## List of tasks
**a.** Please list every name that appears as a speaker heading in the MMLP call transcript.
**b.** Extend the MMLP call transcript from the point where it stops.

## Passage
☆ ☆ ☆ ☆ ☆ ☆ ☆
And finally, a short commercial. MMLP will be holding its first analyst and investor day in several years, next month. We'd like to invite those listening today to join us on the morning of March 25, 2014, at the Houstonian Hotel in Houston, Texas. If you'll join us in person that morning and listen to the presentation, Ruben will graciously buy your lunch. Registration for that event is now open on our website at www.martinmidstream.com. I hope all can attend.

Nicholas, that concludes the prepared remarks this morning. We would now like to open the lines for Q&A. Thank you.

Question-and-Answer Session

Operator

[Operator Instructions] And our first question comes from the line of Edward Rowe with Raymond James.

Edward Rowe

With the Natural Gas Segment driving some upside and the potential for a butane oversupply, do you guy see some incremental opportunities to capture some of the widening margins in terms of butane?

Ruben S. Martin

This is Ruben. Yes, we do, we actually already evaluated 2 projects that will put us deeper into that market and give us more flexibility in that market, concerning different modes of transportation, concerning the butane, because we do see a surplus going forward in this area.

Edward Rowe

Okay, that's helpful. And in terms of the growth CapEx, organic, for '14, I know that MRMC has, I think, I believe, allocated around $60 million for Redbird and Cardinal, is that funding somewhat mandatory or have you guys considered allocating that capital to higher or better IRR projects?

Wes Martin

This is Wes, the $60 million number dedicated for gas storage is -- that's high, I think we're really looking more along the lines of $10 million to $20 million. I would say a piece of that is discretionary and still subject to Board approval at the Cardinal level. So I'd say some of it is mandatory, but I think the bigger piece of it is sort of discretionary and still subject to board approval.

Edward Rowe

Okay. Last and final question, I know you guys provided a little bit color on the Alinda project. Can you share with us kind of the outlook on the potential Hosco drop down to MMLP? Is -- are you guys just looking for a good structure in moving those assets down? Or just trying to see in terms of a timing-wise when we should see this asset down MMLP?

Wes Martin

Yes, sure. This is Wes again. Look, I mean, with respect to the timing, there's nothing on the books. There's no plan right now in terms of that timing. I think they're still doing some things at that facility, and again, I can't get into too much detail of it. But I think they're still working, making some investments at that facility where they're trying to optimize sort of the layout and the structure. So we're really not contemplating anything from -- with respect to that in the near future at all. I would just say that, obviously, again, in the long run, I think the economics and the math would make sense that something would happen there. But there's no obligation for them to drop anything down. And right now, as we continue to say, our plate is pretty loaded with respect to some of the stuff we've got going on, called the splitter and some other potential acquisition opportunities. So Ruben, do you have something to add?
☆ ☆ ☆ ☆ ☆ ☆ ☆
## The data
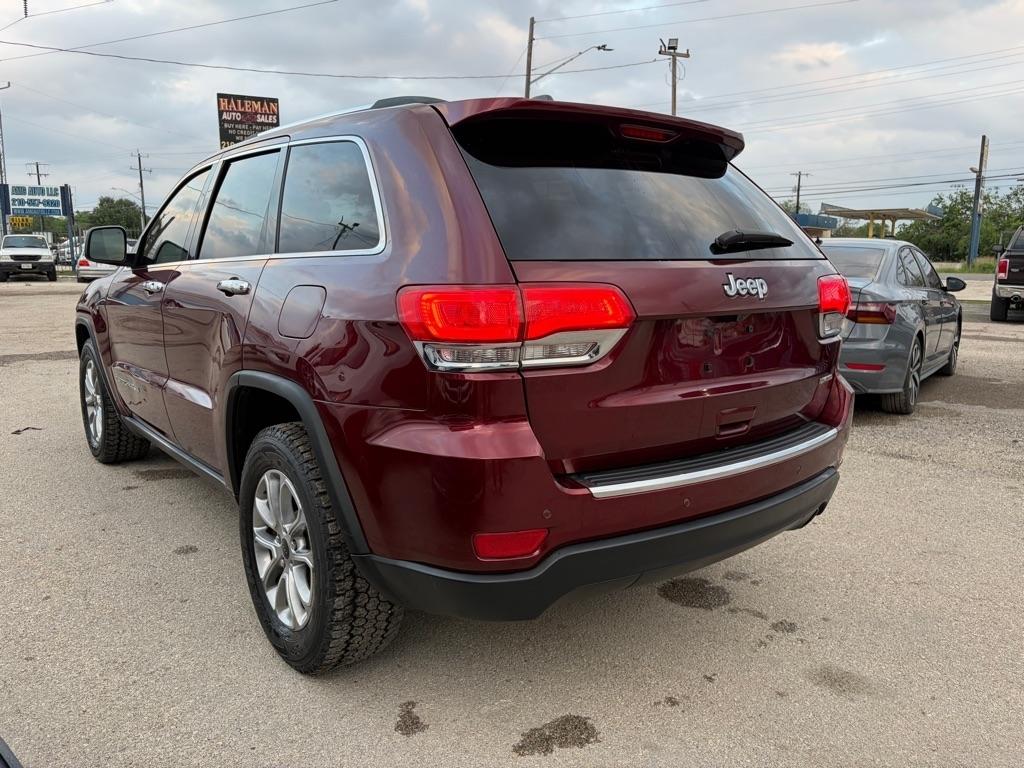 Jeep Grand Cherokee Limited 2WD 2016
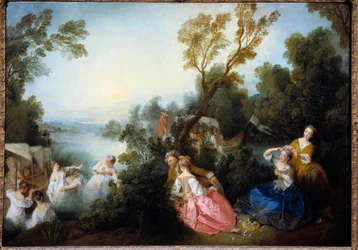 Gemälde von Nicolas Lancret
☆ ☆ ☆ ☆ ☆ ☆ ☆
## Answers for each item
**a.** Operator, Edward Rowe, Ruben S. Martin, Wes Martin

**b.**
Ruben S. Martin

Yes, Edward, I wanted add, you had asked about the excess butane and how the NGL is going and these guys are always afraid I'll say something stupid, so -- but they said I could get more specific, but we went out and purchased 6 inland pressure barges that we are currently using in Corpus Christi as marine storage, to transfer from land to offshore for marine storage. And then eventually, we'll be adding additional steel storage in Corpus Christi and put those barges out into the marketplace to do exactly what you're talking about. And we're also evaluating rail at our storage facilities, at different places, rail for movement of NGLs around. So the answer to your question is a definite yes, we see it coming and we're working hard to provide the customers with a service that we think they're going to need in the future.

Edward Rowe

Last and final question, kind of just modeling. In terms of the dry docking, I know you said, first half of the year. Is it going to be somewhat ratable in terms of the dry docking or is it going to be most of it already completed in the first quarter, that's all I had.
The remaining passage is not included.